Поверенный, сидящий напротив, испуганно икнул и уткнулся носом в очередной бокал. Я зло сощурила глаза. А домин наоборот, развеселился. На аристократической физиономии расцвела ехидная ухмылка. Он наслаждался ссорой. Действительно, кто еще кроме меня сможет сказать правду в лицо.
– Посмотрим, сколько ты продержишься, – Растус промокнул губы салфеткой, небрежно бросил ее в тарелку. У меня сердце сжалось, видя, как тонкая льняная ткань окрашивается пятнами от еды, – а я понаблюдаю. Давно не было ничего интересного в семье. Ставлю на месяц. А ты? – он повернулся к господину Таллану, тот неуверенно пожал плечами.
– Ээээ… две недели? – выдавил вынужденно.
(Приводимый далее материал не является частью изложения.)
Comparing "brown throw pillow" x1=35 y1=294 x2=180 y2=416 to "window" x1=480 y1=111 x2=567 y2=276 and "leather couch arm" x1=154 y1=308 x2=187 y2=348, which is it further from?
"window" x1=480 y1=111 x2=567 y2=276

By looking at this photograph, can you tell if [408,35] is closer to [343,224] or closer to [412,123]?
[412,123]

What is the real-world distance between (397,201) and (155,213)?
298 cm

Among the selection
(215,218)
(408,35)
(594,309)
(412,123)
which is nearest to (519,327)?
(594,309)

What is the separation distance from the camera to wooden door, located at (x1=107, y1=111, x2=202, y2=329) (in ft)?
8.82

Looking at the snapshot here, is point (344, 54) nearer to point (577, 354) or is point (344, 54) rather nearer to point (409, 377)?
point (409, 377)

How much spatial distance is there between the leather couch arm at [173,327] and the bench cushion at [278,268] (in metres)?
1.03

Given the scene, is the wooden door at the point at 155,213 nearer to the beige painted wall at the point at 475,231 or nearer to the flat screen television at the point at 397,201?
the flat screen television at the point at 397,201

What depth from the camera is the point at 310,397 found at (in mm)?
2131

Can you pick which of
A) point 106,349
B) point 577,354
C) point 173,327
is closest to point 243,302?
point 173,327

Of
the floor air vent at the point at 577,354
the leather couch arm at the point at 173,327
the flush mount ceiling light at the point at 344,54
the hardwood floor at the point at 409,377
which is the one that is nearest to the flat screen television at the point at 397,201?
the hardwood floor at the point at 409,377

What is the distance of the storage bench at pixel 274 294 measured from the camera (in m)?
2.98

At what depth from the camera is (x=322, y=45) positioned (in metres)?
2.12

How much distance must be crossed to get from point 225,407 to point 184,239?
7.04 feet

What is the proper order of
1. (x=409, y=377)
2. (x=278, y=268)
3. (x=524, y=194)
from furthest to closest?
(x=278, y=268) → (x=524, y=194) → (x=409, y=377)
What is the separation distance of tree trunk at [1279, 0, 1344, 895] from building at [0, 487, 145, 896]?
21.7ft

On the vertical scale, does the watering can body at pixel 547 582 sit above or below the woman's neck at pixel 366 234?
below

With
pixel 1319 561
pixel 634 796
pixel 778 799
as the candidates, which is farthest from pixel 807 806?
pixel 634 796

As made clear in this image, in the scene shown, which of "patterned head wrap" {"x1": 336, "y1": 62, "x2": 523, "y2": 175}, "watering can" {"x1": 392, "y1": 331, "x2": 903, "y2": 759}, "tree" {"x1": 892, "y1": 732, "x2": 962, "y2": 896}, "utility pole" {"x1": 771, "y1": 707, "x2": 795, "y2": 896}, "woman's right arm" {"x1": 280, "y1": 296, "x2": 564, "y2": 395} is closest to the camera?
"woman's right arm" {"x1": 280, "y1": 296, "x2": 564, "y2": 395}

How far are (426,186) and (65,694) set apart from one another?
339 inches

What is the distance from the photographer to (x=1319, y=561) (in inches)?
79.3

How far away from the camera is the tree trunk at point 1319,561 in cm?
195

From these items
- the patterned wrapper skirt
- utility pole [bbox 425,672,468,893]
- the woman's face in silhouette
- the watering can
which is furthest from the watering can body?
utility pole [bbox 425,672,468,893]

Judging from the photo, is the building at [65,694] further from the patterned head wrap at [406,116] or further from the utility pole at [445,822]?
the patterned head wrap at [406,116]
Я провела хмурым взглядом выходящего из столовой домина. А он изменился. Здесь, в своем поместье, он вел себя совершенно по-другому. Не выглядел той замороженной глыбой, какую мы наблюдали в доме Просперусов, а вполне нормальным для своего возраста парнем. Хмурился, улыбался, даже смеялся. И этот чертовый бриллиант в ухе… Постоянно отвлекал и слепил глаза.